A partir dessas referências, que estão sempre ligadas com ideias e emoções binárias (bom e mau, heroi e vilão, ladrão e cidadão de bem), uma pessoa tende a culpar determinada figura ou grupo específico por determinados problemas ou ameaças, quase sempre infundadas – ou seja, sem base em comprovações reais, com lastro em dados, informações científicas ou provas legais.

3. Observe se há tom dramático e chocante

Normalmente ligadas a temas sensíveis, as histórias conspiratórias costumam ser apelativas, usando linguagem dramática e imagens chocantes. E não é à toa. Este tipo de estratégia dificulta o raciocínio crítico e facilita a evocação de emoções como a dúvida, a insegurança e o medo em que está ali envolvido no diálogo, que pode ser você, inclusive. O resultado disso é o crescimento das polarizações, o aumento da intolerância e a redução da capacidade de escuta.

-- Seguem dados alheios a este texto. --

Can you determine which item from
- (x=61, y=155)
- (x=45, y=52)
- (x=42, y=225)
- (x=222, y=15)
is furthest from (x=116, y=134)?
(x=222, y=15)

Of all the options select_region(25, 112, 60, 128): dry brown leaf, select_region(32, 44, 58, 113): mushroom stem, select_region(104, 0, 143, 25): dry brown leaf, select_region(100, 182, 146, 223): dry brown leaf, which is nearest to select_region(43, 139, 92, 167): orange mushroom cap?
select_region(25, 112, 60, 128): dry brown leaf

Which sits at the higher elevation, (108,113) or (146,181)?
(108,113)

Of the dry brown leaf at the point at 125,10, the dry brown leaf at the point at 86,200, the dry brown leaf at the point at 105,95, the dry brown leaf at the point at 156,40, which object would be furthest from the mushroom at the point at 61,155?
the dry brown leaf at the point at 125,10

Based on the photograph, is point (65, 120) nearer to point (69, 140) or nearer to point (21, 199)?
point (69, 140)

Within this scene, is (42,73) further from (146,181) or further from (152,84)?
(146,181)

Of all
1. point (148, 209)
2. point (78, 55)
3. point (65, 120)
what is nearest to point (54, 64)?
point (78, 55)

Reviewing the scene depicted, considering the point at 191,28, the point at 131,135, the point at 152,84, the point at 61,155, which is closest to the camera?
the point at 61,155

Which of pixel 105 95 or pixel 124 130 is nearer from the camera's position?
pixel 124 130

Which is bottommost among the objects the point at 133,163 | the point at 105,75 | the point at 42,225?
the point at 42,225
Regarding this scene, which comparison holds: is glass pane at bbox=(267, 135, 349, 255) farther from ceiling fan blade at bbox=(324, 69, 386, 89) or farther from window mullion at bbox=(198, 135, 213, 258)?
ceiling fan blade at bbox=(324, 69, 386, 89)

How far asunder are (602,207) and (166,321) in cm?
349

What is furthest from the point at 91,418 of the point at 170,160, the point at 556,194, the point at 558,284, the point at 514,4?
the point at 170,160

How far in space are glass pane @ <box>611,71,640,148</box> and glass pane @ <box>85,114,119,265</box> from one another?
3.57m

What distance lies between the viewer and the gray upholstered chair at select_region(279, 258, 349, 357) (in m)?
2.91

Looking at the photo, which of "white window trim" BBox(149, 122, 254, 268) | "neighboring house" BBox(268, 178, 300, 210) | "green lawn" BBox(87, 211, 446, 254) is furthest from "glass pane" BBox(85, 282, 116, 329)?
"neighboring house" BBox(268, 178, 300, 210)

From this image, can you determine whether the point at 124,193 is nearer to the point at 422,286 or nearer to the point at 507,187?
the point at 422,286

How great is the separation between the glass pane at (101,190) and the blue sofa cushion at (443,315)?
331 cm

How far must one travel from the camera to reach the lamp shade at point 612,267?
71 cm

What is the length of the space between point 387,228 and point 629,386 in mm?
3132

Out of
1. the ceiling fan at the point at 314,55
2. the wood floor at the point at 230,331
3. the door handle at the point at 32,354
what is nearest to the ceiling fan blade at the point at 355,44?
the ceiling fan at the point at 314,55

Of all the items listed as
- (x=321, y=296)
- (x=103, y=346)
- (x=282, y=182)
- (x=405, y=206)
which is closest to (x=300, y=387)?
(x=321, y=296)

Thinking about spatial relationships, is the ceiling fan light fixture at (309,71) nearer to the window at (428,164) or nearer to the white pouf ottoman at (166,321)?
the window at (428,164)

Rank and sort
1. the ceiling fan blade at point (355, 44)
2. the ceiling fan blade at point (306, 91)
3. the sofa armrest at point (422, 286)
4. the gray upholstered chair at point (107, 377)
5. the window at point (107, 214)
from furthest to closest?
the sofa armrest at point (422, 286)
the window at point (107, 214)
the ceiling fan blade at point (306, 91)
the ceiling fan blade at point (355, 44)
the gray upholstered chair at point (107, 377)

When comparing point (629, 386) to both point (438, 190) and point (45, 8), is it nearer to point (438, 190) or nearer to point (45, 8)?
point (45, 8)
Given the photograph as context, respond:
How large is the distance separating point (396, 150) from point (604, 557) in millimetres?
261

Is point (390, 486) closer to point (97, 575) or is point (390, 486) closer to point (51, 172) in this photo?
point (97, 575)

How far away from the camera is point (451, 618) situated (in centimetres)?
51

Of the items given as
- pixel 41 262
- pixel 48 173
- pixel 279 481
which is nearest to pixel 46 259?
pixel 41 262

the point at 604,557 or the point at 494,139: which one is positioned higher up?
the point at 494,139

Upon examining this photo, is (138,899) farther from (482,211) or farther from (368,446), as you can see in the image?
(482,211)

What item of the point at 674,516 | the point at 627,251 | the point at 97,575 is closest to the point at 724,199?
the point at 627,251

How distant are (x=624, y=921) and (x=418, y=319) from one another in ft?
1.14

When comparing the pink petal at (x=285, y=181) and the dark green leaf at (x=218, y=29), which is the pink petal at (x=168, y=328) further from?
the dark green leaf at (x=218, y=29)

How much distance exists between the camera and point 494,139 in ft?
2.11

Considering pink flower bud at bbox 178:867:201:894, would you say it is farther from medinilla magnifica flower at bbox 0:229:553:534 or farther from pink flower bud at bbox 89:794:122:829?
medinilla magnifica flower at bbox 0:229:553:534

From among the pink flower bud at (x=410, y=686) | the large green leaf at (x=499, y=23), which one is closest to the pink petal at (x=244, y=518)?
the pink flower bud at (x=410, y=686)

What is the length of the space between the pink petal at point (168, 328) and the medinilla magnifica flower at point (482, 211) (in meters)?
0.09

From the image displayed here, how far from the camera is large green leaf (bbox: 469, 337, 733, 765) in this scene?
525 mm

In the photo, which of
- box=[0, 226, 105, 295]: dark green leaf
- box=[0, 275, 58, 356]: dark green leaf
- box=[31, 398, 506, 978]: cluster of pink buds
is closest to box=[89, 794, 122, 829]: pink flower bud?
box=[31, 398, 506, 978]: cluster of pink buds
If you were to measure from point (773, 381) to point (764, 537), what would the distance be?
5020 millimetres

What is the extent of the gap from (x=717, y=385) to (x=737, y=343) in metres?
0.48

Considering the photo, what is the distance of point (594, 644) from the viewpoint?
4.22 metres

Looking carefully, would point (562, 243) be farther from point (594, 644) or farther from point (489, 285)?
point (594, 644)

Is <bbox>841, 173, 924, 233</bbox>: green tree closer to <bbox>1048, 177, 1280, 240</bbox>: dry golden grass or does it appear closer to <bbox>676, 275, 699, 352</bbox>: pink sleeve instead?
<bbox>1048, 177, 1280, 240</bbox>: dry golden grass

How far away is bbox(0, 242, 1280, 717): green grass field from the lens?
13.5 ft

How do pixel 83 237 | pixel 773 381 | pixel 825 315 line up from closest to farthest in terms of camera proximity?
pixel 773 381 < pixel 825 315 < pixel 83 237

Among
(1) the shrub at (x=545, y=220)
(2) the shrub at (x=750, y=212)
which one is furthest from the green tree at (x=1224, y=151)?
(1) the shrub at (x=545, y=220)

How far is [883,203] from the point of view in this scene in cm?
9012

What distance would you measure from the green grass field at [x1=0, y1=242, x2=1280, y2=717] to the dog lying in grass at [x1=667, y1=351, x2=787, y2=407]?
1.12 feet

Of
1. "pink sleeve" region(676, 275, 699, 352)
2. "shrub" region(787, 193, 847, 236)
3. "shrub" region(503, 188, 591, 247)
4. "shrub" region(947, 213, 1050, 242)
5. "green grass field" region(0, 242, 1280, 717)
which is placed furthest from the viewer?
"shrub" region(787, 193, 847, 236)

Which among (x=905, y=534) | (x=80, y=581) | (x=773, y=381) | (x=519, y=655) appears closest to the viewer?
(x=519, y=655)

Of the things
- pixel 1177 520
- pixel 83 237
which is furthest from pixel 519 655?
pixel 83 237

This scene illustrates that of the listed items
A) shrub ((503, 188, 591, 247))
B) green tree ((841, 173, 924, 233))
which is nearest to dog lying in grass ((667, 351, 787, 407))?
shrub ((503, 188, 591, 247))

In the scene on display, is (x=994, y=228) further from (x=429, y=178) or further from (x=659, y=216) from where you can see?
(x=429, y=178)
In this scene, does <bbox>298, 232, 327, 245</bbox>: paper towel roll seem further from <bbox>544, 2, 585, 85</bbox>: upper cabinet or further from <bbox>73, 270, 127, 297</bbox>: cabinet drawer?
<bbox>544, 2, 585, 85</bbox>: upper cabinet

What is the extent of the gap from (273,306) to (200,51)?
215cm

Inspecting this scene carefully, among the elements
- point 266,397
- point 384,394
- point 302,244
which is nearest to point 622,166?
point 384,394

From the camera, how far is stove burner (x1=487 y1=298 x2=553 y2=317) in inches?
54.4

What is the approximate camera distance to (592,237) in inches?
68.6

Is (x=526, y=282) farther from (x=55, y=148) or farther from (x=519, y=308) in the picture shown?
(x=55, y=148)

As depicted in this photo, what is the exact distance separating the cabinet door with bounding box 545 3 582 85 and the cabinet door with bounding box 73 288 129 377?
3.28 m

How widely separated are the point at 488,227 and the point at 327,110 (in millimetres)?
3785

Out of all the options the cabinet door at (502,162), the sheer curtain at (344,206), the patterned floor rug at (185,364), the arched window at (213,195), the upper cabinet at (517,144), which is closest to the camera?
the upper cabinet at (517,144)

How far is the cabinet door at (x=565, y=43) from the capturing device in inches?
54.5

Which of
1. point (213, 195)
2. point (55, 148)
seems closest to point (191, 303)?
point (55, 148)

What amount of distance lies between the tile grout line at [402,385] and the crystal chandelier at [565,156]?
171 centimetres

4. Perceba se há falas que atacam instituições, autoridades e a ciência

Conspirações também contribuem para minar a confiança em instituições e autoridades, inclusive o próprio processo eleitoral, desde os órgãos reguladores como o Supremo Tribunal Eleitoral (TSE), passando pelos candidatos e suas campanhas, até chegar à descrença de que o funcionamento das urnas pode ser adulterado e que os resultados de uma eleição são uma fraude.

As conspirações, que muitas vezes são usadas como estratégias pelos próprios candidatos, também têm se voltado para tópicos como o formato do Planeta Terra, vacinas, crise climática, questões de gênero e religiões de matriz africana.

O ponto é: nada disso acaba comprovado, ficando sempre no campo da especulação. Por isso, busque sempre levar a conversa para esse ponto, fortalecendo informações científicas e instituições de referência no tema que você está tratando.

5. Entenda o funcionamento das redes 

Por fim, é estratégico observar o cenário onde tudo isso acontece: a internet. Plataformas e redes sociais, com seus diferentes espaços e formas de interação, se tornaram terrenos férteis para a propagação de teorias conspiratórias. Devido ao caráter apelativo, as conspirações chamam atenção dos usuários, geram engajamento e passam a ser impulsionadas pelos algoritmos das plataformas, fazendo com que se espalhem mais rapidamente entre novos usuários, num efeito de bola de neve.